The real deal A partial fix

To avoid the above problem, the implementation can’t use &C::size (or any desired function name) as a template parameter, and the check needs to be split into two parts: checking whether size is a member of T and checking whether it has an acceptable signature.

template<typename T>
struct has_size_method
{
private:
	typedef std::true_type yes;
	typedef std::false_type no;
 
	template<typename C>
	static yes test(int (C::*f)() const){
		return yes{};
	}
 
	template<typename C>
	static yes test(size_t (C::*f)()){
		return yes{};
	}
 
	template<typename C>
	static auto test(decltype(&C::size),void*) -> decltype(test(&C::size)){
		return test(&C::size);
	}
 
	template<typename C>
	static no test(...){
		return no{};
	}
 
public:
 
	static constexpr bool value = std::is_same<decltype(test<T>(0,0)),yes>::value;
};

It works correctly in all most required cases and can be easily modified to account for different signatures.
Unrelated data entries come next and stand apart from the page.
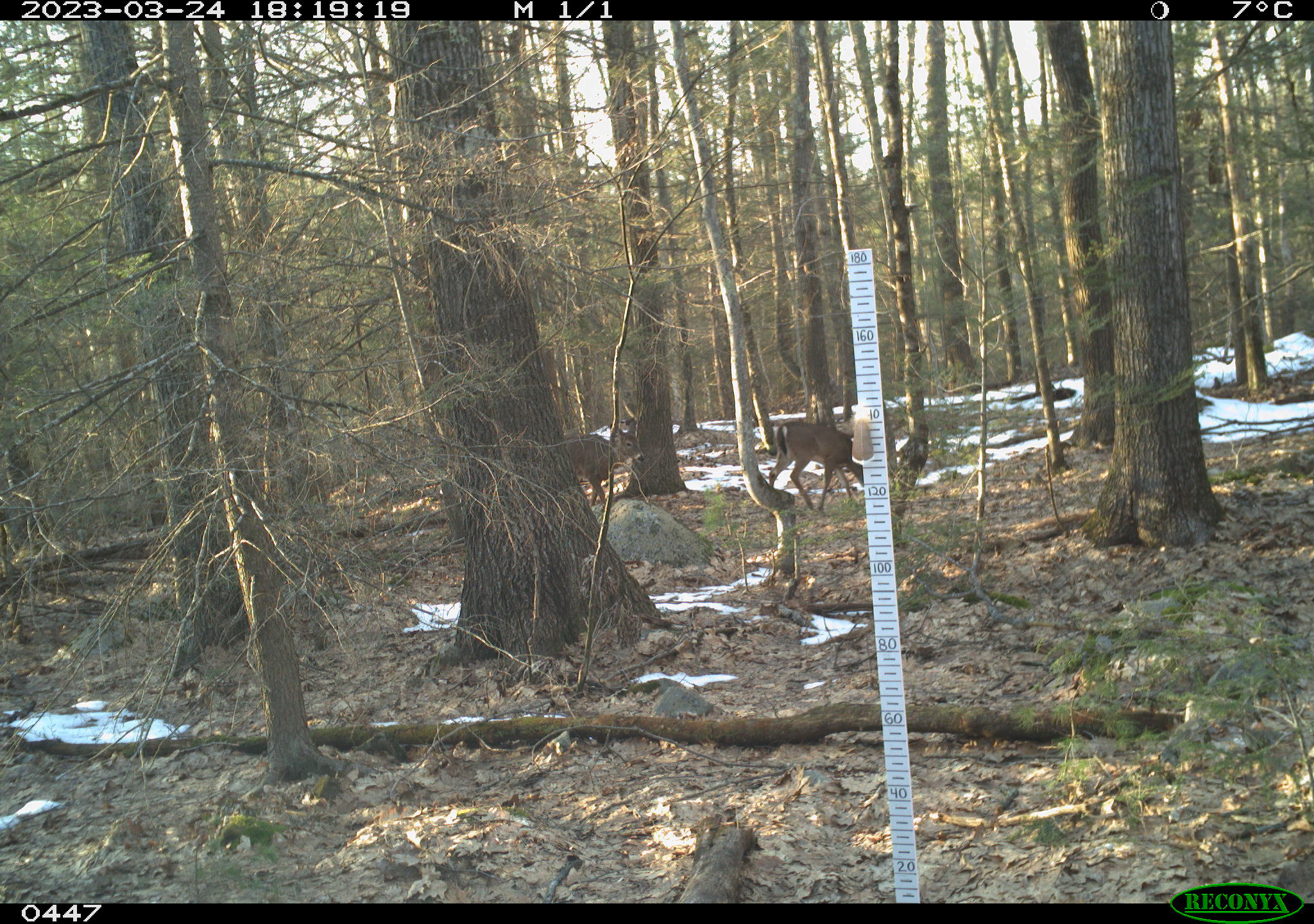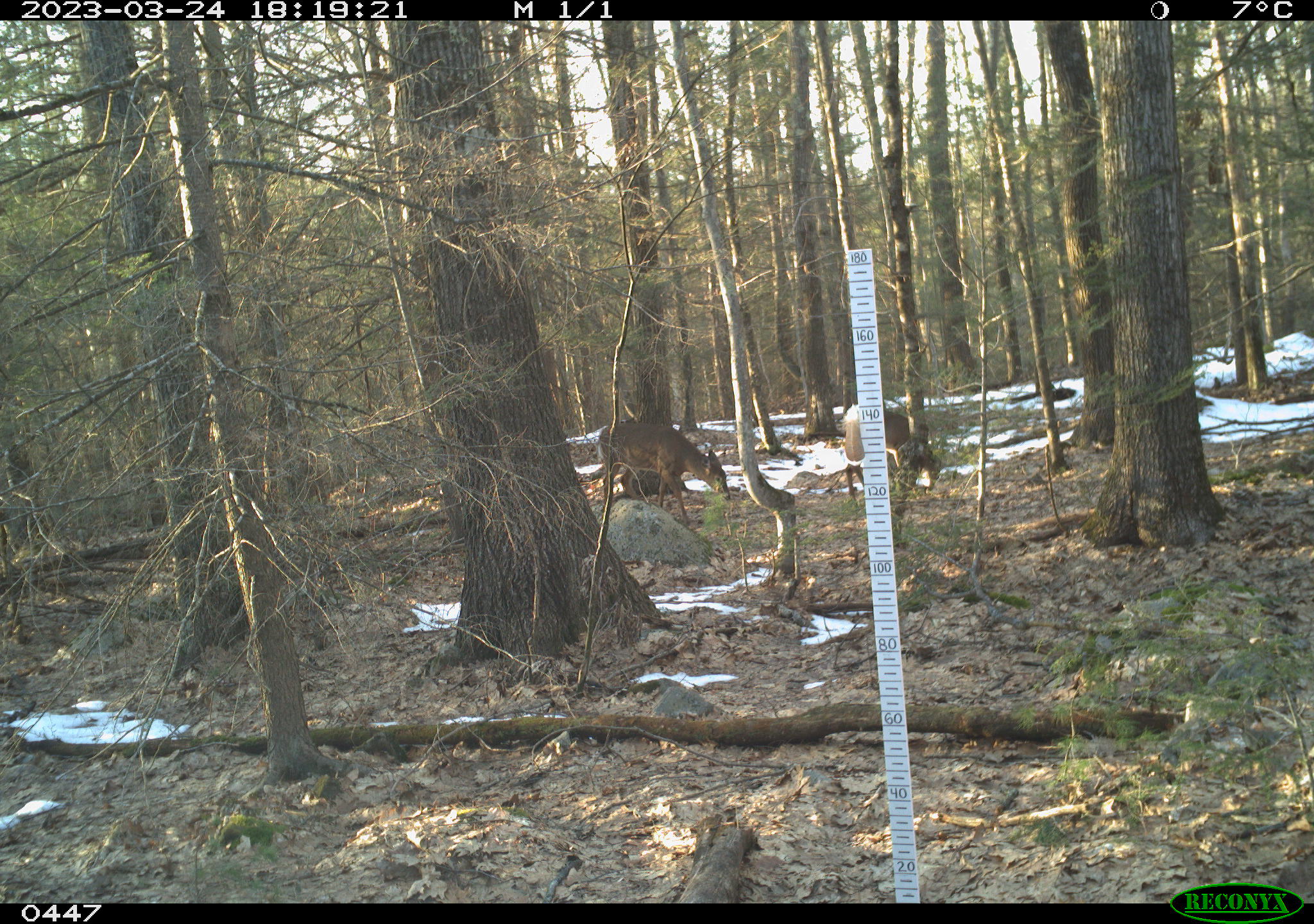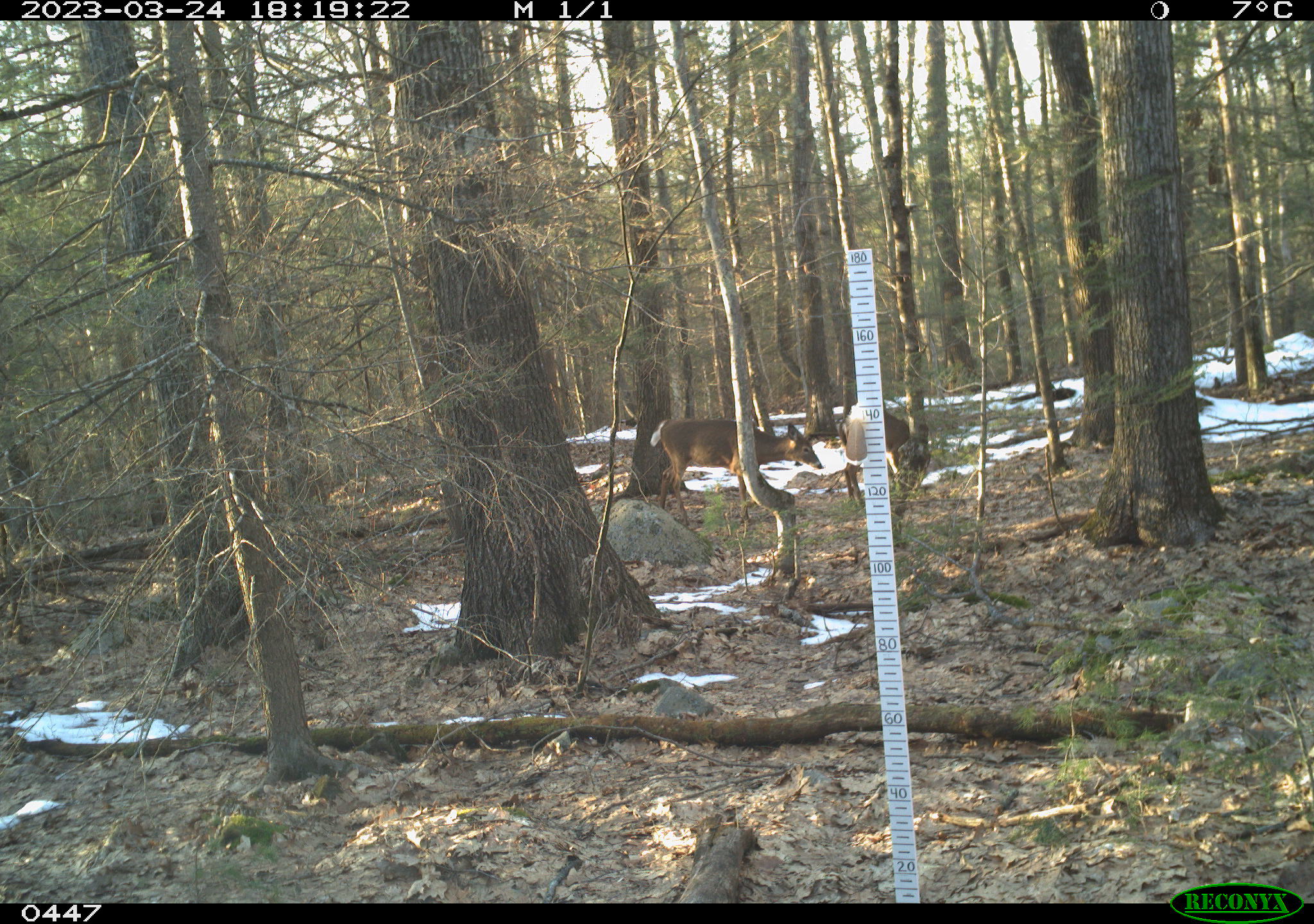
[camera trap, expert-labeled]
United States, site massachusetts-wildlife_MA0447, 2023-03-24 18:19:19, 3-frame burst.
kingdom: Animalia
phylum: Chordata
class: Mammalia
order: Artiodactyla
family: Cervidae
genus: Odocoileus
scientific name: Odocoileus virginianus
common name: white-tailed deer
If constexpr was changed to const (as VC11 with CTP doesn’t seem to recognize this keyword) the above code would compile and work correctly on GCC, clang and MSVC11. If you’re bound to support VS11 this is the best you can do. This solution was inspired by Mike Kinghan’s answer on stackoverflow and, even though the it is not perfect, I recommend reading his post there.

The real real deal

After this was posted on reddit, STL pointed out (thanks!) that that there is a vastly superior solution to this problem – Expression SFINAE. It allows not only cleaner code, but also clear stating of the intent by showing the usage (although that may cause some implementation details to leak out if you’re not careful).

template<typename T>
struct has_size_method
{
private:
	typedef std::true_type yes;
	typedef std::false_type no;
 
	template<typename U> static auto test(int) -> decltype(std::declval<U>().size() == 1, yes());
 
	template<typename> static no test(...);
 
public:
 
	static constexpr bool value = std::is_same<decltype(test<T>(0)),yes>::value;
};

The only drawback: it doesn’t work on VC11 (or older).

The Boost way

The upcoming version 1.54 of Boost will contain Boost.TTI library, which offers very similar functionality, but it suffers from the same problem (though with Boost I’m more inclined to say that it’s a design decision) that the first solution does – inherited functions are invisible:

#include <iostream>
#include <iomanip>
#include <type_traits>
#include <sstream>
 
#include <boost/tti/has_member_function.hpp>
 
struct int_size{
	int size() const { return 42; };
};
 
struct derived_int_size : int_size{};
 
struct size_t_size{
	std::size_t size() const { return 42; }
};
 
struct derived_size_t_size : size_t_size{};
 
struct void_size{
	void size() {}
};
 
struct no_size{};
 
struct template_int_size{
	template<typename=int>
	int size() const { return 42; }
};
 
struct overloaded_size{
	size_t size() const { return 42; }
	int size() { return 41; }
};
 
 
BOOST_TTI_HAS_MEMBER_FUNCTION(size)
 
int main()
{
	using namespace std;
 
#define dbg(x) { stringstream s; s << boolalpha << left << setw(8) <<\
	(has_member_function_size<x,size_t,boost::mpl::vector<>, boost::function_types::const_qualified>::value ||\
	has_member_function_size<x,int,boost::mpl::vector<>, boost::function_types::const_qualified>::value)\
	<< #x; cout << s.str() << endl; }
 
	dbg(int_size);
	dbg(derived_int_size);
	dbg(size_t_size);
	dbg(derived_size_t_size);
	dbg(void_size);
	dbg(no_size);
	dbg(template_int_size);
	dbg(overloaded_size);
}

Output

true    int_size
false   derived_int_size
true    size_t_size
false   derived_size_t_size
false   void_size
false   no_size
true    template_int_size
true    overloaded_size

Conclusion

A simple Google search will give plenty of results for this problem, but they are mostly links to the naïve solution (1, 2, 3, 4). The correct way to do it is either to roll your own type trait using Expression SFINAE or use Boost’s solution.

For a description of overload resolution mechanisms, there’s an excellent overview published by ACCU, and if you’re interested in checking how far you can go with it, the fantastic write-up on Flaming Dangerzone is a must read.